Kirchner was accused of conspiring to cover up Iran’s alleged involvement in a 1994 bombing of a Jewish community centre in Buenos Aires that resulted in 85 deaths.
Prosecutor Javier De Luca explained his decision not to prosecute in a 27-page document, noting there was not enough evidence of a crime in late prosecutor Alberto Nisman’s investigation.
Nisman had accused Kirchner and high-ranking officials of helping cover up Iranian involvement in the bombing of the Amia centre.
His 300-page complaint in January 2015 maintained that Kirchner and Hector Timerman, the foreign minister, had agreed to a scheme that would shift blame from Iranian officials to local right-wing groups.
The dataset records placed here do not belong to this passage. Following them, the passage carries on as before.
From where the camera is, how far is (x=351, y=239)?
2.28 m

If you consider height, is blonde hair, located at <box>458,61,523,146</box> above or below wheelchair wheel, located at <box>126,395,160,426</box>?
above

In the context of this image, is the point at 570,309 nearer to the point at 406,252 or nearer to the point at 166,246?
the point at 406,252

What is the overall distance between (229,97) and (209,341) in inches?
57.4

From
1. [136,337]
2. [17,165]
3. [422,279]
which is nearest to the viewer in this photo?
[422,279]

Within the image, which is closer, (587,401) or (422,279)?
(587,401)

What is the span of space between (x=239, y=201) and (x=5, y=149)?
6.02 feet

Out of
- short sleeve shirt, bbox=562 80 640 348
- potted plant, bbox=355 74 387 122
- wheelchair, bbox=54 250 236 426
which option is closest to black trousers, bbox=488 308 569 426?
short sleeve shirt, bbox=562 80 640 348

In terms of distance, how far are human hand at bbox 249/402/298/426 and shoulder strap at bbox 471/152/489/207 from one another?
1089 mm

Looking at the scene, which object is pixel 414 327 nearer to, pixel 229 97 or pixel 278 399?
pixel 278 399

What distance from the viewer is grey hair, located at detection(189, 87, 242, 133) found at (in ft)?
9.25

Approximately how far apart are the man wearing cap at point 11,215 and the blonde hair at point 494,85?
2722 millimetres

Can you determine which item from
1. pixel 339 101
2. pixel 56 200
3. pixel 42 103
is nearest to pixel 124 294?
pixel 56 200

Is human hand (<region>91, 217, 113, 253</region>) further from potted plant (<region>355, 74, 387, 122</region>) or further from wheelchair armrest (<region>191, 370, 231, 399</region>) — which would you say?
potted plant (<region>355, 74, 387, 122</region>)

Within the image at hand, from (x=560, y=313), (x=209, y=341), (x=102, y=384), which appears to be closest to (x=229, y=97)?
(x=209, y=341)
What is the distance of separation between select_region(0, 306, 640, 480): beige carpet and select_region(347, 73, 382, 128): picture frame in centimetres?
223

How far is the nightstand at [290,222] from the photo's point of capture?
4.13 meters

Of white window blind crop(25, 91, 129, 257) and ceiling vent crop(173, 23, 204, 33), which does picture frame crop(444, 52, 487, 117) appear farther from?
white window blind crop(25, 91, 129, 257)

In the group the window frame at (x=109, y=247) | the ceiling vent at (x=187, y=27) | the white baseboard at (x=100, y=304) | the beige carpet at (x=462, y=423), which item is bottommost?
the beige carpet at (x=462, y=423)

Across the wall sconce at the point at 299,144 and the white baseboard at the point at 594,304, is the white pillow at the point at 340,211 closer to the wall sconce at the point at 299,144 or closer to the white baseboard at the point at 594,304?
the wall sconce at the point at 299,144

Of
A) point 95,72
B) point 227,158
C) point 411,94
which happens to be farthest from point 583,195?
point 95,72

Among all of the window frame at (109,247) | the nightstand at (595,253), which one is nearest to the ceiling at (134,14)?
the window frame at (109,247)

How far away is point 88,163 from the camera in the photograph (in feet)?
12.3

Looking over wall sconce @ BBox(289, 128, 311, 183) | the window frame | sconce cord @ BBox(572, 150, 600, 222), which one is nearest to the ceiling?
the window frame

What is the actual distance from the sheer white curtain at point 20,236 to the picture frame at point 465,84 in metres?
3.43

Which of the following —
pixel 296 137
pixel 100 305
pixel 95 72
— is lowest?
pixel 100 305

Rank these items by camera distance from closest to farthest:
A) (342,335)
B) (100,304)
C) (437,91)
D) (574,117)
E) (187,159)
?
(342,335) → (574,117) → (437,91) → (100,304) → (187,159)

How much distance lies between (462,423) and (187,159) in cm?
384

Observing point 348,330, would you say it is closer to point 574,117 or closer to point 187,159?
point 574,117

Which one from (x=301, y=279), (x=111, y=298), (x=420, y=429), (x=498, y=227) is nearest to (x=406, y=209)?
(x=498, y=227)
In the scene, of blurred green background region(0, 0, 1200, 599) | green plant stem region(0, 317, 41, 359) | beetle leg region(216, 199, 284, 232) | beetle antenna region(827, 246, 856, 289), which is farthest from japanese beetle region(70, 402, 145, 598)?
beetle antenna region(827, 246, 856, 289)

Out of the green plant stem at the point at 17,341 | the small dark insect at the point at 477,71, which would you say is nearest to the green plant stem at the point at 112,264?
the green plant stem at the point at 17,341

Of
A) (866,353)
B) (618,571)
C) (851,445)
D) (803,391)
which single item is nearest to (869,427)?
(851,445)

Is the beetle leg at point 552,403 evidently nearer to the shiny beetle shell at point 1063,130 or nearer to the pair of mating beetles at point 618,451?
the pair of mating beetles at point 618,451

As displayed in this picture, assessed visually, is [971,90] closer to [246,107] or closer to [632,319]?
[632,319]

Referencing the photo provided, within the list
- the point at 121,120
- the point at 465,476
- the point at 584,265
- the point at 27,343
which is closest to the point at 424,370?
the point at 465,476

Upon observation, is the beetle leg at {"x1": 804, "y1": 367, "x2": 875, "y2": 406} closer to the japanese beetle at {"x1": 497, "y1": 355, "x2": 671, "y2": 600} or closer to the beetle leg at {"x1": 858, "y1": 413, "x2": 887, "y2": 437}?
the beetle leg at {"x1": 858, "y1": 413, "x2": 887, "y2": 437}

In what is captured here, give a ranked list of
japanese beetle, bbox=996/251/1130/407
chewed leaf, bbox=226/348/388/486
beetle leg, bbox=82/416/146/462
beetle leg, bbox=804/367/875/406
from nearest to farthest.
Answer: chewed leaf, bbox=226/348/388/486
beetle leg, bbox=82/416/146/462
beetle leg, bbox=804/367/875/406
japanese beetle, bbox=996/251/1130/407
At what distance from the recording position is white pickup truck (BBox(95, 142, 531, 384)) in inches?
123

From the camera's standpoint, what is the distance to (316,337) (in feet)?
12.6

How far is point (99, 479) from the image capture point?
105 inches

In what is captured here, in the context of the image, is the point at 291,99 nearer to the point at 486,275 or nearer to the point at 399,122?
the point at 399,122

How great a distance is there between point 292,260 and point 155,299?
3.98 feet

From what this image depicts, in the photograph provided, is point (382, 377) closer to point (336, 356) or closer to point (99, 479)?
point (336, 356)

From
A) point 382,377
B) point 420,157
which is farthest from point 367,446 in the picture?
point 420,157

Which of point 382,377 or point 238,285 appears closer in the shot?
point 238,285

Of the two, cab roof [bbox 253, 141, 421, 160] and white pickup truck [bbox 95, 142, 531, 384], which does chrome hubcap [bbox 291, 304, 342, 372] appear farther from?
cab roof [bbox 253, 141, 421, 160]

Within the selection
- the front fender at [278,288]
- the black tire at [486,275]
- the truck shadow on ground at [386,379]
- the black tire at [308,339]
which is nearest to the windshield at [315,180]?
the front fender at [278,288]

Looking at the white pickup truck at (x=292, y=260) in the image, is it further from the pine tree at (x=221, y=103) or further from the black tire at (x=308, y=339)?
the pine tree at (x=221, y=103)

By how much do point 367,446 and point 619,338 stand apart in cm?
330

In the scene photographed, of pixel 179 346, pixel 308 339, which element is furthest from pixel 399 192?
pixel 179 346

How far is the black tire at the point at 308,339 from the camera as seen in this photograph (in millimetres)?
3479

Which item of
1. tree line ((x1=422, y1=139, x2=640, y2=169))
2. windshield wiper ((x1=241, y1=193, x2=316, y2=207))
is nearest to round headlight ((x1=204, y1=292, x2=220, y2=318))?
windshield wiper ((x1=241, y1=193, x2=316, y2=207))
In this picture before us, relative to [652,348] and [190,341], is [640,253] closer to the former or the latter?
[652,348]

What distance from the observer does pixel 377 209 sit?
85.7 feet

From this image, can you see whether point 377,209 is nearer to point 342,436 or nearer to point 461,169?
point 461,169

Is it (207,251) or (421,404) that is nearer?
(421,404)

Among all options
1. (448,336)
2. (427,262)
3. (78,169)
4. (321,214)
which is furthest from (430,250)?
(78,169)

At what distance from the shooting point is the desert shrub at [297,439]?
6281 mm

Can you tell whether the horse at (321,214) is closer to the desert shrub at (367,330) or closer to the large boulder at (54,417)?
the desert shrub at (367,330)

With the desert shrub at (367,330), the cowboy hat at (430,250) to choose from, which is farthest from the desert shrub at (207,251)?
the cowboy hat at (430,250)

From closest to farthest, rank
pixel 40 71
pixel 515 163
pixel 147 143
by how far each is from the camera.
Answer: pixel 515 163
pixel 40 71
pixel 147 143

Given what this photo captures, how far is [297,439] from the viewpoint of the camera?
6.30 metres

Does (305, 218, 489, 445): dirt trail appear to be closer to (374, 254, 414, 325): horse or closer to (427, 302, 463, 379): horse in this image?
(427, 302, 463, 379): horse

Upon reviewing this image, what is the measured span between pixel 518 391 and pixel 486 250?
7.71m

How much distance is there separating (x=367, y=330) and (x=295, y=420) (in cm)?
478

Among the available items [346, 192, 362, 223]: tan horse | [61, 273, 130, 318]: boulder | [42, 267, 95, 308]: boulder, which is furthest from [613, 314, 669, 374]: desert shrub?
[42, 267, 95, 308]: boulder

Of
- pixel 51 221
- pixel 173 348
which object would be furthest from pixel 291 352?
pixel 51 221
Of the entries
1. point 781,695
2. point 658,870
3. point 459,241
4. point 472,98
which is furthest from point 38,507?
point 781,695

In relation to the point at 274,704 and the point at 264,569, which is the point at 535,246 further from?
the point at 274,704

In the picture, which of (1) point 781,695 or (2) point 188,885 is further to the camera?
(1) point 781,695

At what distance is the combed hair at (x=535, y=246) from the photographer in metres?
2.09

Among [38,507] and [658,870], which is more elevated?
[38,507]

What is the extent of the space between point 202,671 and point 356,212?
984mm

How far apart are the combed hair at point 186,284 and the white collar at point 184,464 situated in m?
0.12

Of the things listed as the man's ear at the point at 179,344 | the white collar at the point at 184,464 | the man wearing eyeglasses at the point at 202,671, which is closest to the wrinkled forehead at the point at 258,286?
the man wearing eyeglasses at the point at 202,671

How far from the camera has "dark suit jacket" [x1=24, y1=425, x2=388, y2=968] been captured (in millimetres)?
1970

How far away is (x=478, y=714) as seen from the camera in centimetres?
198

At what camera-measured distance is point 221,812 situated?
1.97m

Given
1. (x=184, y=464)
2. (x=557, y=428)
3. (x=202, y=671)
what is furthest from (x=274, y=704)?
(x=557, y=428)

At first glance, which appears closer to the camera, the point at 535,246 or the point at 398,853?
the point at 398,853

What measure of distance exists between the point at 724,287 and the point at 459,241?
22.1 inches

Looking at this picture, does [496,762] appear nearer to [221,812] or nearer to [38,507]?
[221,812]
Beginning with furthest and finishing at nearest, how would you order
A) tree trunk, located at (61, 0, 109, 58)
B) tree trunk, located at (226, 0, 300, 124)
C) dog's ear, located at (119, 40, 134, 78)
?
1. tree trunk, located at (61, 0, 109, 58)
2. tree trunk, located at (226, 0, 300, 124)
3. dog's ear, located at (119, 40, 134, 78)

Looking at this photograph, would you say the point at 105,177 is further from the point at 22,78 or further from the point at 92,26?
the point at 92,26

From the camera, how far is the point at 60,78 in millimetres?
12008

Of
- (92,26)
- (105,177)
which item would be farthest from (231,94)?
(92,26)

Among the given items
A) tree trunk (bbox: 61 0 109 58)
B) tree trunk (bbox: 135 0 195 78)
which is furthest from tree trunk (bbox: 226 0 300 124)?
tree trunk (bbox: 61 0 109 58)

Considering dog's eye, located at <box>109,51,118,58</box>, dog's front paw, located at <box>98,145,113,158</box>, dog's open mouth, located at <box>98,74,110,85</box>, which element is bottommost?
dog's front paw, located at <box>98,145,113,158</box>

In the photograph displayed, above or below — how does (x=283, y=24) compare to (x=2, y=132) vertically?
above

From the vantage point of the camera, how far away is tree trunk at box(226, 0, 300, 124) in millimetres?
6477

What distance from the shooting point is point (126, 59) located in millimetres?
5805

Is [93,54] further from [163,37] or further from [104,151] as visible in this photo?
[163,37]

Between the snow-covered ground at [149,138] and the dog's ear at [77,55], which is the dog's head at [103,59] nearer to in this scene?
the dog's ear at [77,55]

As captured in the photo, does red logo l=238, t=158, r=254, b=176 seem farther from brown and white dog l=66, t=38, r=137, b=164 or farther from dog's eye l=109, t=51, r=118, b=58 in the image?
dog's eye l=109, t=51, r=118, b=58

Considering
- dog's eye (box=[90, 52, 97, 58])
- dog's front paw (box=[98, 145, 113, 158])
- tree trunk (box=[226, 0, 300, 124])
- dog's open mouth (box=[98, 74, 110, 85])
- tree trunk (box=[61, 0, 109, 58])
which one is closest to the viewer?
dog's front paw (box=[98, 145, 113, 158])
Iran would supply oil in exchange for Argentine grain if Argentina dropped the international arrest warrant against six Iranian individuals officially accused for their role in the terrorist attack, Nisman claimed.
Nisman was found dead in his home on Jan. 18, with a gunshot wound to the head, four days after his allegations against the Argentine president. He was scheduled to testify before the Argentine congress the next day.
Progress has been slow in the case concerning Nisman’s death, and investigators are unable to determine whether the prosecutor’s death is a suicide or a homicide.
Iran has denied any involvement with the Buenos Aires bombing, while President Kirchner has rejected the allegations put forward by Nisman.
The case had been thrown out of two courts, and was appealed to a higher court. De Luca’s refusal to take the case to Argentina’s Supreme Court means “the criminal accusations are dead,” said Eduardo Michaud, an attorney specialising in criminal law.
De Luca is a member of Legitimate Justice, a pro-Kirchner group said to focus on protecting government officials. In March, German Moldes, a prosecutor who favored a full federal investigation of Nisman’s allegations, claimed that De Luca was a partisan political actor who wouldn’t give a fair hearing.
De Luca, in return, called Moldes “a gangster.” Legitimate Justice leaders say that the judiciary has become too close to big corporations and vested interests and they are pushing for judicial reform.
According to the World Economic Forum’s rating of judicial independence, Argentina ranks 127 out of 144 countries.